* THE PROBLEM: All entries below are to be copied precisely as they appear.

:: ENTRIES PROVIDED ::

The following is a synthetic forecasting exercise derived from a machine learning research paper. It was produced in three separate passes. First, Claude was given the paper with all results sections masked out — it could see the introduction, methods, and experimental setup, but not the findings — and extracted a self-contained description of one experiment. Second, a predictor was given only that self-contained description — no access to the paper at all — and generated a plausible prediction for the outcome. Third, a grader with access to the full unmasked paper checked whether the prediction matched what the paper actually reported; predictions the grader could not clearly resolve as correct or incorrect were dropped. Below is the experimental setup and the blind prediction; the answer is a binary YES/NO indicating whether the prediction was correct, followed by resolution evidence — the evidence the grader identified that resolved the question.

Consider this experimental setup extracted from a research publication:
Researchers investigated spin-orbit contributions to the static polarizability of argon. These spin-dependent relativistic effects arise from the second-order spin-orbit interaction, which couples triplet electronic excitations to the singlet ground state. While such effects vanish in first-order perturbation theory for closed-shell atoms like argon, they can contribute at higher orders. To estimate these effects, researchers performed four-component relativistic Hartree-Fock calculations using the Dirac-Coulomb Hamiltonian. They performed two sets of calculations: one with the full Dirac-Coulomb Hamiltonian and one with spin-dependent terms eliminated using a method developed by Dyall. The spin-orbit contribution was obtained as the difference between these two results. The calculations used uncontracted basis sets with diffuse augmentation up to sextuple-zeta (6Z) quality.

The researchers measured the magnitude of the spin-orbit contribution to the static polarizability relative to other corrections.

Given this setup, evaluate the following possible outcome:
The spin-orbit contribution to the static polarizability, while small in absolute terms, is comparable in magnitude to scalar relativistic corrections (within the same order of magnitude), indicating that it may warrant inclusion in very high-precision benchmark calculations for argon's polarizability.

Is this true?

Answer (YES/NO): NO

:::

* THE COMPLETED TASK:
The following is a synthetic forecasting exercise derived from a machine learning research paper. It was produced in three separate passes. First, Claude was given the paper with all results sections masked out — it could see the introduction, methods, and experimental setup, but not the findings — and extracted a self-contained description of one experiment. Second, a predictor was given only that self-contained description — no access to the paper at all — and generated a plausible prediction for the outcome. Third, a grader with access to the full unmasked paper checked whether the prediction matched what the paper actually reported; predictions the grader could not clearly resolve as correct or incorrect were dropped. Below is the experimental setup and the blind prediction; the answer is a binary YES/NO indicating whether the prediction was correct, followed by resolution evidence — the evidence the grader identified that resolved the question.

Consider this experimental setup extracted from a research publication:
Researchers investigated spin-orbit contributions to the static polarizability of argon. These spin-dependent relativistic effects arise from the second-order spin-orbit interaction, which couples triplet electronic excitations to the singlet ground state. While such effects vanish in first-order perturbation theory for closed-shell atoms like argon, they can contribute at higher orders. To estimate these effects, researchers performed four-component relativistic Hartree-Fock calculations using the Dirac-Coulomb Hamiltonian. They performed two sets of calculations: one with the full Dirac-Coulomb Hamiltonian and one with spin-dependent terms eliminated using a method developed by Dyall. The spin-orbit contribution was obtained as the difference between these two results. The calculations used uncontracted basis sets with diffuse augmentation up to sextuple-zeta (6Z) quality.

The researchers measured the magnitude of the spin-orbit contribution to the static polarizability relative to other corrections.

Given this setup, evaluate the following possible outcome:
The spin-orbit contribution to the static polarizability, while small in absolute terms, is comparable in magnitude to scalar relativistic corrections (within the same order of magnitude), indicating that it may warrant inclusion in very high-precision benchmark calculations for argon's polarizability.

Is this true?

Answer (YES/NO): NO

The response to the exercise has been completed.